--- Prompt ---
Transcribe the whole listing without a single picture.

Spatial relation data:
+ + + +

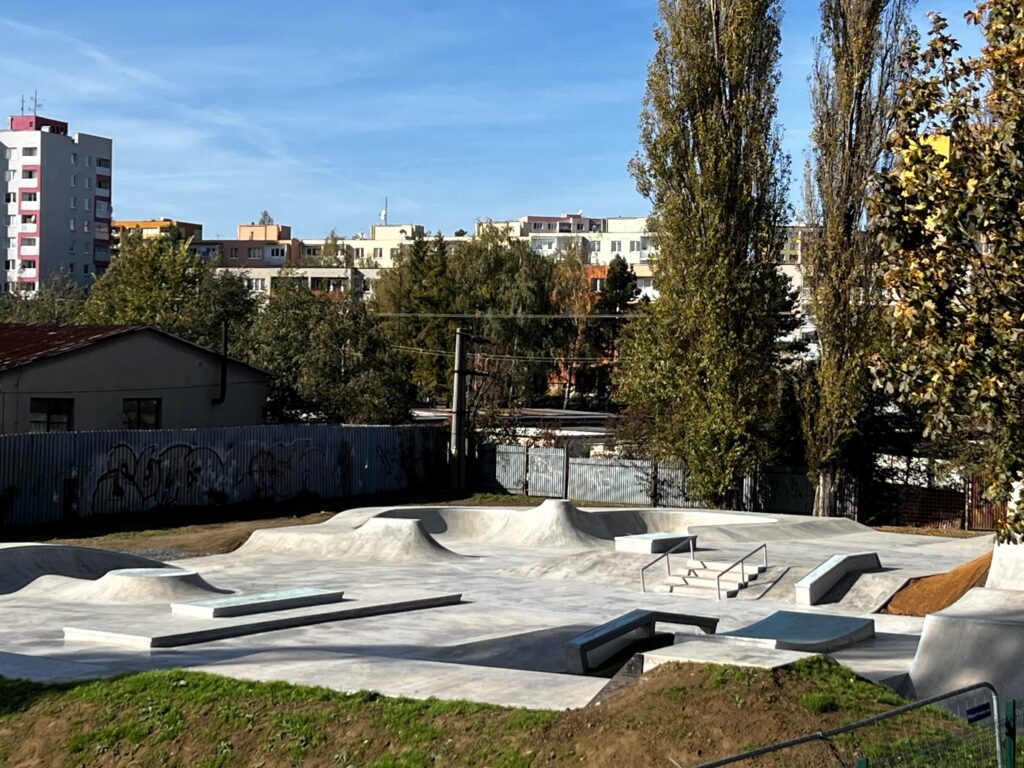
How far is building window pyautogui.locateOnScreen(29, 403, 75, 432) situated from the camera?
121ft

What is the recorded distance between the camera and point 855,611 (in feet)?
68.5

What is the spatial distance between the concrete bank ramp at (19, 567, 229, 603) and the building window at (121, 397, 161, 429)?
2116 centimetres

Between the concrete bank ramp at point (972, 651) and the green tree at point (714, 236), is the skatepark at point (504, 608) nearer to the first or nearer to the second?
the concrete bank ramp at point (972, 651)

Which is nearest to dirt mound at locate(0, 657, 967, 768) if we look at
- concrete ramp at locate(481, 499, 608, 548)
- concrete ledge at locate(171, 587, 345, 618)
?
concrete ledge at locate(171, 587, 345, 618)

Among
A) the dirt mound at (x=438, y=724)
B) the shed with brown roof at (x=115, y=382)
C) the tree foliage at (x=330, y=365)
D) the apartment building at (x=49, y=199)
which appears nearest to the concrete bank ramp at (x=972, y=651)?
the dirt mound at (x=438, y=724)

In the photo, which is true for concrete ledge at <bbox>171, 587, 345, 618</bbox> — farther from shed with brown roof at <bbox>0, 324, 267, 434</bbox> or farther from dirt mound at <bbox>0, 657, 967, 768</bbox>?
shed with brown roof at <bbox>0, 324, 267, 434</bbox>

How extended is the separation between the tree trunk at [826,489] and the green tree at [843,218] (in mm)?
31

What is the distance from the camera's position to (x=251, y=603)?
1695 cm

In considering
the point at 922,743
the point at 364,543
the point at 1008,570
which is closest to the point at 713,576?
the point at 1008,570

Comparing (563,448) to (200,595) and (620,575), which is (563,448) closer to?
(620,575)

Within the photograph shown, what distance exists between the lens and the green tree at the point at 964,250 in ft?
32.5

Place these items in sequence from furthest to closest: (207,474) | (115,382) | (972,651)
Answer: (115,382)
(207,474)
(972,651)

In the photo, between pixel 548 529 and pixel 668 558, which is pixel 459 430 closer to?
pixel 548 529

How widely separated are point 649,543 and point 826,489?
14355 mm
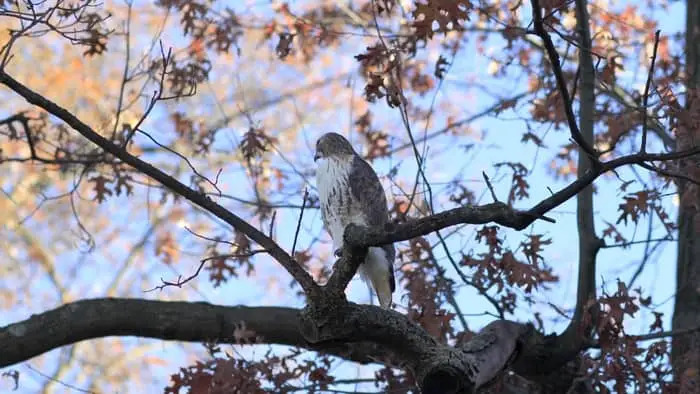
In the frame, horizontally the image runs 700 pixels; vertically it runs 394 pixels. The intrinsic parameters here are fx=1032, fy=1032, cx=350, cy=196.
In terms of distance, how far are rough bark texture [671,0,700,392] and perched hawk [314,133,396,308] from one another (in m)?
1.62

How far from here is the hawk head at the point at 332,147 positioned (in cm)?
588

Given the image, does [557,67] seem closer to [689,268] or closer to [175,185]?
[175,185]

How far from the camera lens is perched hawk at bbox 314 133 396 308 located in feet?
18.3

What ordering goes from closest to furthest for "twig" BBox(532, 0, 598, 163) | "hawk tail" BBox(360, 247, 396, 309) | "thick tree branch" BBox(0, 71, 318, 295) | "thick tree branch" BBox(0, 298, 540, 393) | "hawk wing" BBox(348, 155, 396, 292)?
1. "twig" BBox(532, 0, 598, 163)
2. "thick tree branch" BBox(0, 71, 318, 295)
3. "thick tree branch" BBox(0, 298, 540, 393)
4. "hawk wing" BBox(348, 155, 396, 292)
5. "hawk tail" BBox(360, 247, 396, 309)

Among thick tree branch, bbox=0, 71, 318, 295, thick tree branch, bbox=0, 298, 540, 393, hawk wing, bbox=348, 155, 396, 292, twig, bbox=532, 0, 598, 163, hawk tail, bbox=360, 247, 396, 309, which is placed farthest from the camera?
hawk tail, bbox=360, 247, 396, 309

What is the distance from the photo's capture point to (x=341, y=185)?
18.5 ft

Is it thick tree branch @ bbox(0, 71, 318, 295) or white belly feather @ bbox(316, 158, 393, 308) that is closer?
thick tree branch @ bbox(0, 71, 318, 295)

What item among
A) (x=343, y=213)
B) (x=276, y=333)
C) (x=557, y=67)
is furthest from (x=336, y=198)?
(x=557, y=67)

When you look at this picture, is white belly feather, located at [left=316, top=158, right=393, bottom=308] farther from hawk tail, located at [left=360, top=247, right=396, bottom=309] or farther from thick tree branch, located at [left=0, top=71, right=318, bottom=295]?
thick tree branch, located at [left=0, top=71, right=318, bottom=295]

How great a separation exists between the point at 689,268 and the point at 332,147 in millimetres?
2557

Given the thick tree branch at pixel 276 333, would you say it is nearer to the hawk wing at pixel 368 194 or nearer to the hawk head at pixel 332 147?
the hawk wing at pixel 368 194

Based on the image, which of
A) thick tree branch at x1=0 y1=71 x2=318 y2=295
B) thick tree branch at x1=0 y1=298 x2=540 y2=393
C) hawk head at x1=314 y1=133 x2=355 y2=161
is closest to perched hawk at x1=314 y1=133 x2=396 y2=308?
hawk head at x1=314 y1=133 x2=355 y2=161

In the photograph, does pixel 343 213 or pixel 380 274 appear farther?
pixel 380 274

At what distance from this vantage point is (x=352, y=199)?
5574mm
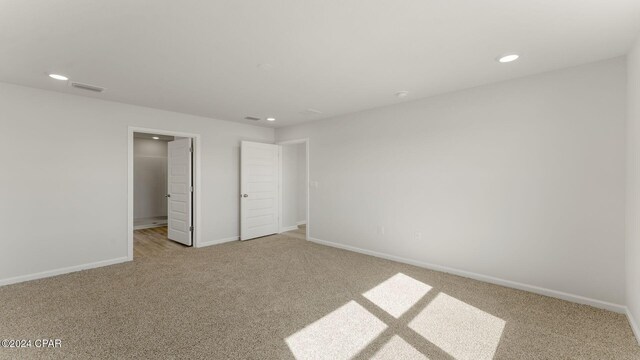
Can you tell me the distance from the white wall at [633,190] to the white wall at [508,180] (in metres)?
0.16

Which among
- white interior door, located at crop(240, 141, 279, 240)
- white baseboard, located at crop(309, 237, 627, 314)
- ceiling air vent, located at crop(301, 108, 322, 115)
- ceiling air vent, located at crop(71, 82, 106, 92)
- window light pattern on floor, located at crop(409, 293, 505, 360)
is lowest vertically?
window light pattern on floor, located at crop(409, 293, 505, 360)

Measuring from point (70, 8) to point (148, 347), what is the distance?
8.14 ft

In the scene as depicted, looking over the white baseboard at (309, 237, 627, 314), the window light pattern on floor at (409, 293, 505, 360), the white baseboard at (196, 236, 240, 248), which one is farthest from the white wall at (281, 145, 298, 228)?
the window light pattern on floor at (409, 293, 505, 360)

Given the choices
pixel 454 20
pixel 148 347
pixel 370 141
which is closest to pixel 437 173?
pixel 370 141

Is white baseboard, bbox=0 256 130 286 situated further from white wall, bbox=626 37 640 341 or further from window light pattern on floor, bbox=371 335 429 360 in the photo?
white wall, bbox=626 37 640 341

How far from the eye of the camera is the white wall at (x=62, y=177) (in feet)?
10.9

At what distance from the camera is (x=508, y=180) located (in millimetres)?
3189

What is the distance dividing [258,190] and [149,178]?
3757 mm

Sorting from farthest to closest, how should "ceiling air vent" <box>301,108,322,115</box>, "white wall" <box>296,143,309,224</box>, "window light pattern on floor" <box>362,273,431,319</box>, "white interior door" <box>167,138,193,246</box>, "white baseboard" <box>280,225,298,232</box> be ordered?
"white wall" <box>296,143,309,224</box>, "white baseboard" <box>280,225,298,232</box>, "white interior door" <box>167,138,193,246</box>, "ceiling air vent" <box>301,108,322,115</box>, "window light pattern on floor" <box>362,273,431,319</box>

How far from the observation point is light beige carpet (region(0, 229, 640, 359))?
2.04 meters

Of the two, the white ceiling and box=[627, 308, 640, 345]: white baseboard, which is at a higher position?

+ + + +

--- The answer ---
How far is building window pyautogui.locateOnScreen(29, 403, 75, 432) situated from the camera?
121ft

What is the recorded distance between the camera and point 855,611 (in feet)?
68.5

What is the spatial distance between the concrete bank ramp at (19, 567, 229, 603) and the building window at (121, 397, 161, 429)?
2116 centimetres

Between the concrete bank ramp at point (972, 651) and the green tree at point (714, 236), is the skatepark at point (504, 608) nearer to the first or nearer to the second?
the concrete bank ramp at point (972, 651)

Which is nearest to dirt mound at locate(0, 657, 967, 768) if we look at
- concrete ramp at locate(481, 499, 608, 548)
- concrete ledge at locate(171, 587, 345, 618)
?
concrete ledge at locate(171, 587, 345, 618)

Among
A) the dirt mound at (x=438, y=724)
B) the shed with brown roof at (x=115, y=382)
C) the tree foliage at (x=330, y=365)
D) the apartment building at (x=49, y=199)
which appears nearest to the concrete bank ramp at (x=972, y=651)?
the dirt mound at (x=438, y=724)

In the photo, which is true for concrete ledge at <bbox>171, 587, 345, 618</bbox> — farther from shed with brown roof at <bbox>0, 324, 267, 434</bbox> or farther from dirt mound at <bbox>0, 657, 967, 768</bbox>?
shed with brown roof at <bbox>0, 324, 267, 434</bbox>

How extended is the separation between the tree trunk at [826,489] and the green tree at [843,218] (in mm)?
31

What is the distance from the camera's position to (x=251, y=603)?
1695 cm

In considering
the point at 922,743
the point at 364,543
the point at 1008,570
which is closest to the point at 713,576?
the point at 1008,570

Comparing (563,448) to (200,595) and (620,575), which is (563,448) closer to?
(620,575)

Within the photograph shown, what distance exists between the lens and the green tree at the point at 964,250 in ft?
32.5

Place these items in sequence from furthest to closest: (207,474) | (115,382) | (972,651)
Answer: (115,382)
(207,474)
(972,651)

In the photo, between pixel 548 529 and pixel 668 558, which is pixel 459 430 closer to?
pixel 548 529

How widely separated are point 649,543 and point 826,489?
14355 mm
In the frame, horizontally the image runs 700 pixels; vertically it runs 394 pixels. The intrinsic parameters here are fx=1032, fy=1032, cx=350, cy=196.
In terms of distance, how far are rough bark texture [671,0,700,392] and perched hawk [314,133,396,308] from one another (in m)?
1.62

How far from here is the hawk head at the point at 332,147 positioned (in cm)?
588

Given the image, does [557,67] seem closer to [689,268] or closer to [175,185]?
[175,185]

How far from the camera lens is perched hawk at bbox 314 133 396 308 located in feet?
18.3

What ordering goes from closest to furthest for "twig" BBox(532, 0, 598, 163) | "hawk tail" BBox(360, 247, 396, 309) | "thick tree branch" BBox(0, 71, 318, 295) | "thick tree branch" BBox(0, 298, 540, 393) | "hawk wing" BBox(348, 155, 396, 292)?
1. "twig" BBox(532, 0, 598, 163)
2. "thick tree branch" BBox(0, 71, 318, 295)
3. "thick tree branch" BBox(0, 298, 540, 393)
4. "hawk wing" BBox(348, 155, 396, 292)
5. "hawk tail" BBox(360, 247, 396, 309)

Among thick tree branch, bbox=0, 71, 318, 295, thick tree branch, bbox=0, 298, 540, 393, hawk wing, bbox=348, 155, 396, 292, twig, bbox=532, 0, 598, 163, hawk tail, bbox=360, 247, 396, 309, which is placed farthest from the camera?
hawk tail, bbox=360, 247, 396, 309

What is the distance from the photo's capture point to (x=341, y=185)?
18.5 ft

Is it thick tree branch @ bbox(0, 71, 318, 295) or white belly feather @ bbox(316, 158, 393, 308) that is closer?
thick tree branch @ bbox(0, 71, 318, 295)

What item among
A) (x=343, y=213)
B) (x=276, y=333)
C) (x=557, y=67)
is furthest from (x=336, y=198)?
(x=557, y=67)

When you look at this picture, is white belly feather, located at [left=316, top=158, right=393, bottom=308] farther from hawk tail, located at [left=360, top=247, right=396, bottom=309] or farther from thick tree branch, located at [left=0, top=71, right=318, bottom=295]?
thick tree branch, located at [left=0, top=71, right=318, bottom=295]

How great a separation exists between the point at 689,268 and the point at 332,147 in millimetres?
2557

Given the thick tree branch at pixel 276 333, would you say it is nearer to the hawk wing at pixel 368 194 or nearer to the hawk head at pixel 332 147?
the hawk wing at pixel 368 194

Based on the image, which of
A) thick tree branch at x1=0 y1=71 x2=318 y2=295
B) thick tree branch at x1=0 y1=298 x2=540 y2=393
C) hawk head at x1=314 y1=133 x2=355 y2=161
is closest to perched hawk at x1=314 y1=133 x2=396 y2=308?
hawk head at x1=314 y1=133 x2=355 y2=161

In the photograph, does pixel 343 213 or pixel 380 274 appear farther?
pixel 380 274

At what distance from this vantage point is (x=352, y=199)?
5574mm
Can you tell me the distance from the white wall at [633,190] to the white wall at [508,180] (in metres)?
0.16

Which among
- white interior door, located at crop(240, 141, 279, 240)
- white baseboard, located at crop(309, 237, 627, 314)
- ceiling air vent, located at crop(301, 108, 322, 115)
- ceiling air vent, located at crop(71, 82, 106, 92)
- window light pattern on floor, located at crop(409, 293, 505, 360)
is lowest vertically?
window light pattern on floor, located at crop(409, 293, 505, 360)

Measuring from point (70, 8) to point (148, 347), what is the distance?
8.14 ft

In the scene as depicted, looking over the white baseboard at (309, 237, 627, 314), the window light pattern on floor at (409, 293, 505, 360), the white baseboard at (196, 236, 240, 248), which one is farthest from the white wall at (281, 145, 298, 228)?
the window light pattern on floor at (409, 293, 505, 360)

Given the choices
pixel 454 20
pixel 148 347
pixel 370 141
which is closest to pixel 437 173?
pixel 370 141

Is white baseboard, bbox=0 256 130 286 situated further from white wall, bbox=626 37 640 341 or further from window light pattern on floor, bbox=371 335 429 360 in the photo?
white wall, bbox=626 37 640 341

How far from the eye of the camera is the white wall at (x=62, y=177) (in feet)?
10.9

At what distance from the camera is (x=508, y=180) located (in millimetres)?
3189

What is the distance dividing [258,190] and [149,178]?
3757 mm

Sorting from farthest to closest, how should "ceiling air vent" <box>301,108,322,115</box>, "white wall" <box>296,143,309,224</box>, "window light pattern on floor" <box>362,273,431,319</box>, "white interior door" <box>167,138,193,246</box>, "white baseboard" <box>280,225,298,232</box> be ordered?
"white wall" <box>296,143,309,224</box>, "white baseboard" <box>280,225,298,232</box>, "white interior door" <box>167,138,193,246</box>, "ceiling air vent" <box>301,108,322,115</box>, "window light pattern on floor" <box>362,273,431,319</box>

How far from the observation point is light beige carpet (region(0, 229, 640, 359))?
2.04 meters

Of the two, the white ceiling and box=[627, 308, 640, 345]: white baseboard, which is at a higher position?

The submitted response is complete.